Halaqah Ulama Asean 2016 hasilkan “Komitmen Bogor”
Bogor (15 Desember 2016). Puncak acara Halaqah Ulama Asean 2016 di Bogor akhirnya menghasilkan kesepahaman yang diberi judul “Komitmen Bogor” (Bogor Commitment). Pertimbangan perlunya naskah kesepahaman ini dilahirkan dari pihak Indonesia adalah untuk meningkatkan diplomasi keagamaan dalam rangka menyukseskan terbentuknya masyarakat Asean dalam pilar kesatuan sosial budaya. Di samping itu, Kementerian Agama melalui Badan Litbang dan Diklat, dimana setiap tahun mempunyai acara rutin Halaqah Ulama berkeinginan meningkatkan kualitas halaqah sehingga merasa sangat perlu dilahirkannya kesepahaman antar ulama dari berbagai negara Asean.
Naskah komitmen Bogor ini ditandatangani oleh peserta perwakilan negara-negara Asean yang terdiri dari Indonesia, Thailand, Malaysia, dan Brunai Darussalam. Sementara duta dari Singapura mengambil sikap menjadi saksi penandatangan naskah tersebut, karena harus mengonsultasikan hal ini kepada beberapa pihak.
Indonesia sendiri diwakili oleh dua pihak, yaitu dari pihak perorangan yang diwakili oleh K.H. Abdullah Sarwani (Mantan Dubes RI di Libanon), dan dari pihak institusi diwakili oleh K.H .Abdul Ghaffar Rozen, Ketua Rabithah Ma’ahidil Islamy (RMI). Sementara dari duta negara-negara Asean ditandatangani perwakilan utusan berbagai negara, yaitu Dr. Ahmad Kamil Haji Yusof (Patani, Thailand Selatan); Dr. Haji Norafan Bin Haji Zainal (Brunai Darussalam), dan Prof. Dr. Mohd Syukri Yeoh Abdullah (Malaysia). Penandatanganan disaksikan oleh semua ulama dan kyai yang hadir pada acara Halaqah tersebut.
Adapun isi “Komitmen Bogor ini” selengkapnya adalah sebagai berikut:
“Pada hari ini Rabu tanggal Lima Belas bulan Desember tahun Dua Ribu Enam Belas Masehi bertepatan dengan bulan kelahiran Nabi Muhammad SAW tanggal Lima Belas bulan Rabi’ul Awwal tahunSeribu Empat Ratus Tiga Puluh Sembilan Tijriyah yang bertempat di Hotel Salak The Heritage kami yang bertanda tangan di bawah ini setelah melaksanakan Halaqah Ulama Asean 2016 bersama-sama menyatakan sepakat dan setuju untuk membuat kesepahaman bersama dan membuat usulan serta mendorong kepada masyarakat ASEAN “, sebagai berikut:
-
Menyosialisasikan Islam Wasathiyah sebagai penjabaran Islam rahmatan lil ‘alamin.

• [BARIS DATA]
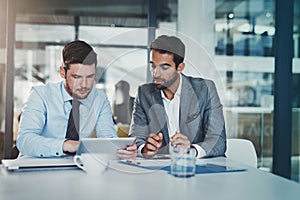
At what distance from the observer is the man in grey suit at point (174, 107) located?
1.93 m

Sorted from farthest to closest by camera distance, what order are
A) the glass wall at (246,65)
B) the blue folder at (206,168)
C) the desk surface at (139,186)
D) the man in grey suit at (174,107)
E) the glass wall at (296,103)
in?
the glass wall at (246,65)
the glass wall at (296,103)
the man in grey suit at (174,107)
the blue folder at (206,168)
the desk surface at (139,186)

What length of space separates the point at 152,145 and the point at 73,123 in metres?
0.47

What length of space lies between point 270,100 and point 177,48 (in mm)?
1735

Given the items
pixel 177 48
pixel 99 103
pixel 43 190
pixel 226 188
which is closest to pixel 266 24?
pixel 177 48

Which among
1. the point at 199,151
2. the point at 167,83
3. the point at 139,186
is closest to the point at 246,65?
the point at 167,83

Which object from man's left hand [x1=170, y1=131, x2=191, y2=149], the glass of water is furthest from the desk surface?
man's left hand [x1=170, y1=131, x2=191, y2=149]

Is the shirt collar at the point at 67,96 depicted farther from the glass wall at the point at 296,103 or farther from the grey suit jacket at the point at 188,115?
the glass wall at the point at 296,103

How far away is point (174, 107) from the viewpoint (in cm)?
194

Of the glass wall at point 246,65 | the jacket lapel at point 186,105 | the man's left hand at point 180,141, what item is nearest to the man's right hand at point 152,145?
the man's left hand at point 180,141

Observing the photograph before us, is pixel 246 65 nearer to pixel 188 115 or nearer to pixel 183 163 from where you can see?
pixel 188 115

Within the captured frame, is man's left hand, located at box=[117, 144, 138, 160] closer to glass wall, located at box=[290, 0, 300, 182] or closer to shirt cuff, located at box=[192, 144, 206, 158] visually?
shirt cuff, located at box=[192, 144, 206, 158]

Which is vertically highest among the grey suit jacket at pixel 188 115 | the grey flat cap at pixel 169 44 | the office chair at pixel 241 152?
the grey flat cap at pixel 169 44

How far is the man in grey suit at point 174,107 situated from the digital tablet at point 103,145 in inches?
11.2

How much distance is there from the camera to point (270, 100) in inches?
139
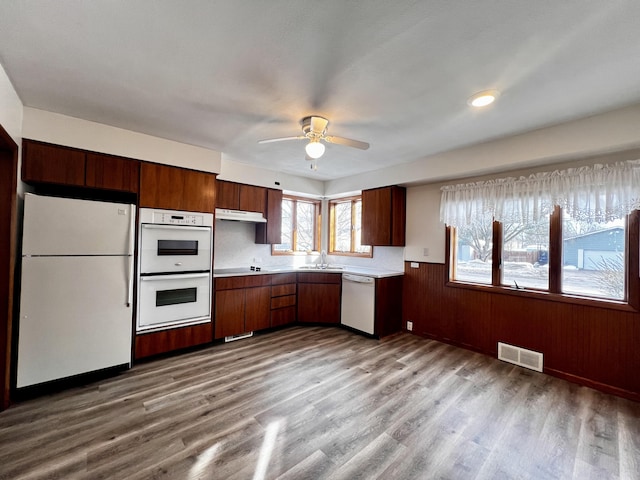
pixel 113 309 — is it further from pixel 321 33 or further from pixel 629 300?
pixel 629 300

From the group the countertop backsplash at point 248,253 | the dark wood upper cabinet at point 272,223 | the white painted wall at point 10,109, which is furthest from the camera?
the dark wood upper cabinet at point 272,223

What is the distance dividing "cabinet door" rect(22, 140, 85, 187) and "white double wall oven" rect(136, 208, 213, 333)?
0.64 m

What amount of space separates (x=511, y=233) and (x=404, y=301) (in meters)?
1.70

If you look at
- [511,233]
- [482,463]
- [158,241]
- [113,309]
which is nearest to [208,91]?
[158,241]

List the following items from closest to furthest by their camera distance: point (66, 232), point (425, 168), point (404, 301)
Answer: point (66, 232) → point (425, 168) → point (404, 301)

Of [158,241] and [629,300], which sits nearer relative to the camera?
[629,300]

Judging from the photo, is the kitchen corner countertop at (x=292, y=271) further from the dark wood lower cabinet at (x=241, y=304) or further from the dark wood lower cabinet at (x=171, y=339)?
the dark wood lower cabinet at (x=171, y=339)

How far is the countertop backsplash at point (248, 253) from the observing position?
164 inches

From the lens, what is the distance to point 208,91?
2.10 metres

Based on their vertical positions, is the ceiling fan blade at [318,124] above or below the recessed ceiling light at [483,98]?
below

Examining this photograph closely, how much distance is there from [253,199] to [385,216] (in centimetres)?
201

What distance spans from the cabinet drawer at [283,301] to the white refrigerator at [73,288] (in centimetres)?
179

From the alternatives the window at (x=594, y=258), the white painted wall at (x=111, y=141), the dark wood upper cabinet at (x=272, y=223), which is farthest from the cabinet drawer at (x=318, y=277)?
the window at (x=594, y=258)

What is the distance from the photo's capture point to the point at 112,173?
110 inches
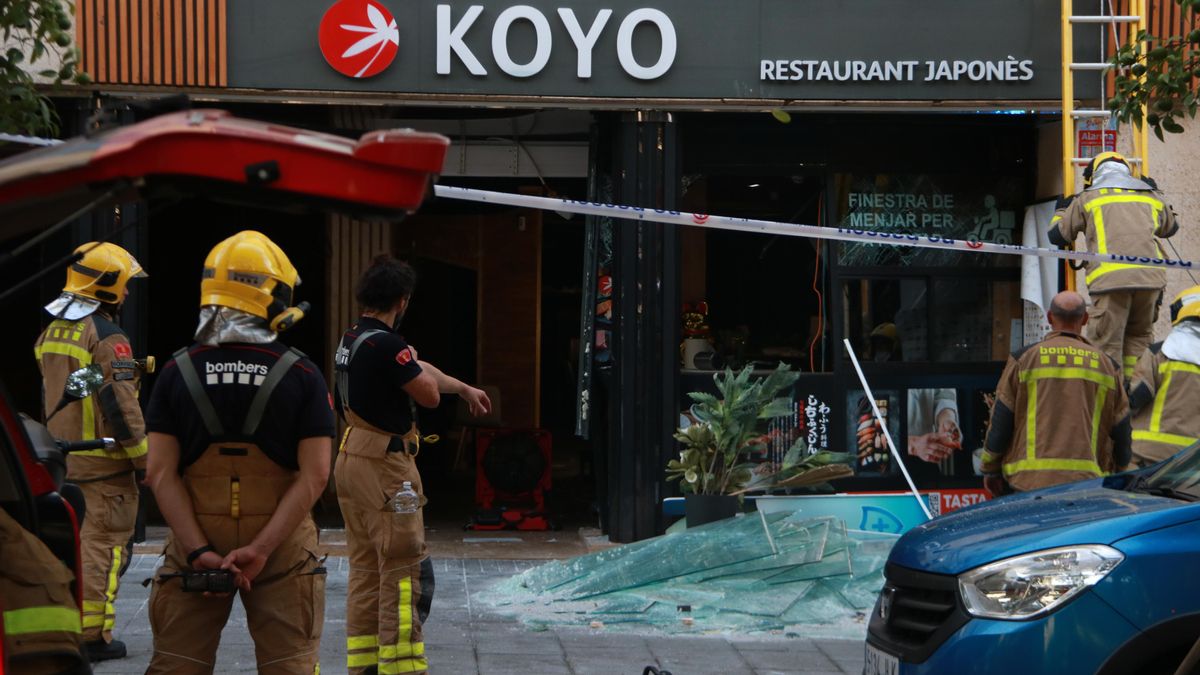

• [URAIAN SOAL] Lanjutkan teks tentang Komitmen Bogor mulai setelah kalimat terakhir yang tercantum. Materi di atas tidak diperlukan.

• [HASIL]
-
Membuat forum ilmiah bersama.
-
Membuat program bersama guna meningkatkan kualitas pesantren di negara-negara ASEAN.
-
Pertukaran santri dan guru (santri and teacher exchange) tingkat ASEAN.
-
Membuat pertemuan ulama dan majelis kerjasama tingkat ASEAN.
-
Menyerukan penghargaan terhadap hak-hak asasi manusia dalam beragama di wilayah ASEAN dan bersama-sama menanggulangi berkembangnya radikalisasi agama di Asia Tenggara dan dunia internasional.
-
Membuat kerjasama program pengembangan ekonomi, sosial, dan budaya pesantren dan kegiatan lain yang mendukung.
Naskah kesepahaman ini merupakan respon dari harapan beberapa narasumber yang hadir, sekaligus usulan peserta yang mengharapkan agar silaturahmi ulama se-Asean ini terus dilaksanakan. Narasumber yang hadir terdiri dari dalam dan luar negeri. Dari dalam negeri memberikan pemaparan antara lain Jusuf Kalla (Wakil Presiden), Lukman Hakim Saifuddin (Menteri Agama), Azyumardi Azra (Guru Besar UIN Syarif Hidayatullah), K.H. Abdullah Sarwani (Mantan Duber RI di Libanon), K.H. Solahudin Wahid (Pengasuh Pesantren Tebuireng Jombang), Prof. H. Abd. Rahman Mas’ud, Ph.D (Kepala Badan Litbang dan Diklat Kemenag RI), Munir Mulkhan (Guru Besar UIN Yogyakarta), Iik Mansurnoor (Visiting Profesor di Brunai). Demikian juga harapan keluar dari para narasumber dari luar negeri yang kebetulan menjadi penandatangan naskah Komitmen Bogor di atas.
Azyumardi Azra dalam pemaparannya menyatakan bahwa Islam Wasathiyah telah menjadi ciri utama bahkan kelebihan dari corak Islam di Asia Tenggara. Di banyak negara Islam, bahkan di Timur Tengah, kehidupan keagamaan tidak lebih baik bahkan tidak senyaman di Asia Tenggara, khususnya Indonesia. Di mana-mana di Indonesia kita bisa dengan mudah melaksanakan ibadah, karena di berbagai sudut tempat ada mushola. Di Timur Tengah yang menjadi sumber Islam, malahan tidak tersedia kemudahan ibadah seperti itu. Hal itu terjadi karena Islam di nusantara berhasil mendialogkan kehadirannya dengan budaya lokal yang ada. Oleh karena itu, Islam Wasathiyah yang telah menjadi khazanah utama Islam di Asean Tenggara ini perlu terus ditingkatkan.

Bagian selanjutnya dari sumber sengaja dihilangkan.